*Page extract*:
((

Uploading Data

The SDK turns the three-step Alphacast upload workflow — create dataset, initialize columns, upload data — into three short Python calls. This page walks through each step and the conflict-resolution flags that control how new data is merged with existing rows.

The mechanics of validation, manifests, and the merge logic are documented in the Uploading Data section. This page focuses on the SDK surface; refer back to the concept pages when you need to understand why an upload behaved a certain way.

1. Create the dataset

datasets.create() registers a new empty dataset inside a repository:

ds = alphacast.datasets.create(
    "Quarterly GDP",
    repo_id=42,
    description="GDP series by country",
    returnIdIfExists=True,
)
dataset_id = ds["id"]

Parameters

str

required

Display name. Must be unique within the parent repository.

int

required

Numeric ID of the parent repository.

str

default:"\"\""

Long-form description shown on the dataset page.

bool

default:"False"

When True, an existing dataset with the same name in the same repo is returned instead of raising. Use this for idempotent setup scripts.

If the dataset already exists and returnIdIfExists=False, the call raises ValueError. The error message includes the existing dataset’s ID.

2. Initialize the columns

Before the first upload, declare which column carries the date and which columns identify a row. You can do this in either of two ways:

Call initialize_columns() before uploading — sets the manifest as a separate API call (covered in this section).

))

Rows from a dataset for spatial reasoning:
((

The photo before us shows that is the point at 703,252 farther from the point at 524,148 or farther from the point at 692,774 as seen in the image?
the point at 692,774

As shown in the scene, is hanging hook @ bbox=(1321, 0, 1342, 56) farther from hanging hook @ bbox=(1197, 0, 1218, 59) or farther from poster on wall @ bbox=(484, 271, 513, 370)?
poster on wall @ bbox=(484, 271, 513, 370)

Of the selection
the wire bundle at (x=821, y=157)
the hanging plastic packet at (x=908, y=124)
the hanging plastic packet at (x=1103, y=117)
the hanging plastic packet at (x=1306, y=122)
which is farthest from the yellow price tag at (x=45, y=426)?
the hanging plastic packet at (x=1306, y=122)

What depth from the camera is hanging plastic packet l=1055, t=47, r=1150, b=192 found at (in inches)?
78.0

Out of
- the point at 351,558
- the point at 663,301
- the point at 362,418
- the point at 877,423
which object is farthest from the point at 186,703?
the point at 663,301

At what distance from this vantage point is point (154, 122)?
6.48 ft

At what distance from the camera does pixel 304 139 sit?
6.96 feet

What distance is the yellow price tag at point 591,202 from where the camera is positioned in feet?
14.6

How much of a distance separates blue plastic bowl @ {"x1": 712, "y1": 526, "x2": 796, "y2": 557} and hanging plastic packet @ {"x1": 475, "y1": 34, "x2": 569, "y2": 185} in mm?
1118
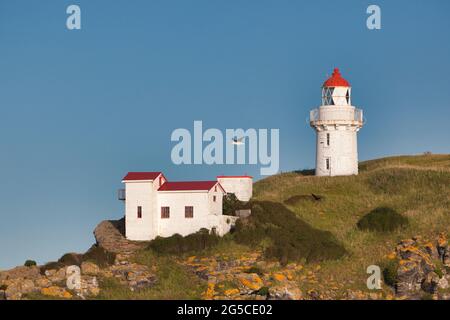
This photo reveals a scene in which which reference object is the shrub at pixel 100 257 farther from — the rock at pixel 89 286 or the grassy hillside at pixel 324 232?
the rock at pixel 89 286

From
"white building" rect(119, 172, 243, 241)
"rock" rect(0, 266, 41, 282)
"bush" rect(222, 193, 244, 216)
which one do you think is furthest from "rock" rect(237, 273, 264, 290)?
"rock" rect(0, 266, 41, 282)

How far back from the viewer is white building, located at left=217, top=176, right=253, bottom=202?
81875mm

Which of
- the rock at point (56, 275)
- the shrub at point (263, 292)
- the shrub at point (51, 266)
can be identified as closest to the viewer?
the shrub at point (263, 292)

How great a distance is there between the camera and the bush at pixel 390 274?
67.9m

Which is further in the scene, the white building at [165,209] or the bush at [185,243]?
the white building at [165,209]

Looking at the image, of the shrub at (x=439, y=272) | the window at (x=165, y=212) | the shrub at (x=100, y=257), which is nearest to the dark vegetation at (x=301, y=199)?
the window at (x=165, y=212)

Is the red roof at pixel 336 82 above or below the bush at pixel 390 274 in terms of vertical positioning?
above

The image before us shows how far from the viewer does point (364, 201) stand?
81750 mm

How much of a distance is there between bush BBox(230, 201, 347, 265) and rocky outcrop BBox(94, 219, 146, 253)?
6.62m

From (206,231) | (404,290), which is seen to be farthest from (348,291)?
(206,231)

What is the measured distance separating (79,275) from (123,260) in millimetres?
4134

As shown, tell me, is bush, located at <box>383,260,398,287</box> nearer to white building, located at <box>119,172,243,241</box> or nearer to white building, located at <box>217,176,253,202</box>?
white building, located at <box>119,172,243,241</box>

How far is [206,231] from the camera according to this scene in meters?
73.2

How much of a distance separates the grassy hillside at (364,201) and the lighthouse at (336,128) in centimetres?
151
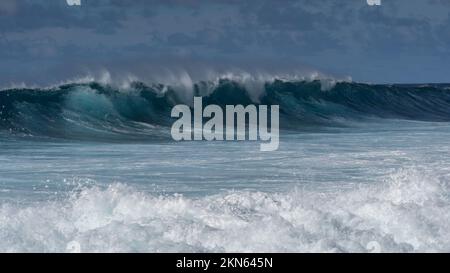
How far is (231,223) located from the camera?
24.4 ft

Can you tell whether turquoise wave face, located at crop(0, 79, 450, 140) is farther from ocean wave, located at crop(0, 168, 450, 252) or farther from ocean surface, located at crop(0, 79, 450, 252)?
ocean wave, located at crop(0, 168, 450, 252)

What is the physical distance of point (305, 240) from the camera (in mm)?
7062

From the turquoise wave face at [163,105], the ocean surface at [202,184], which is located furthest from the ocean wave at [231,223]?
the turquoise wave face at [163,105]

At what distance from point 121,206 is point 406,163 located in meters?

))

*Written request*:
List the steps that, according to the uploading data page, make up the Alphacast upload workflow. Rely solely on the uploading data page; the items play no part in any task.

*Expected answer*:
- Create dataset
- Initialize columns
- Upload data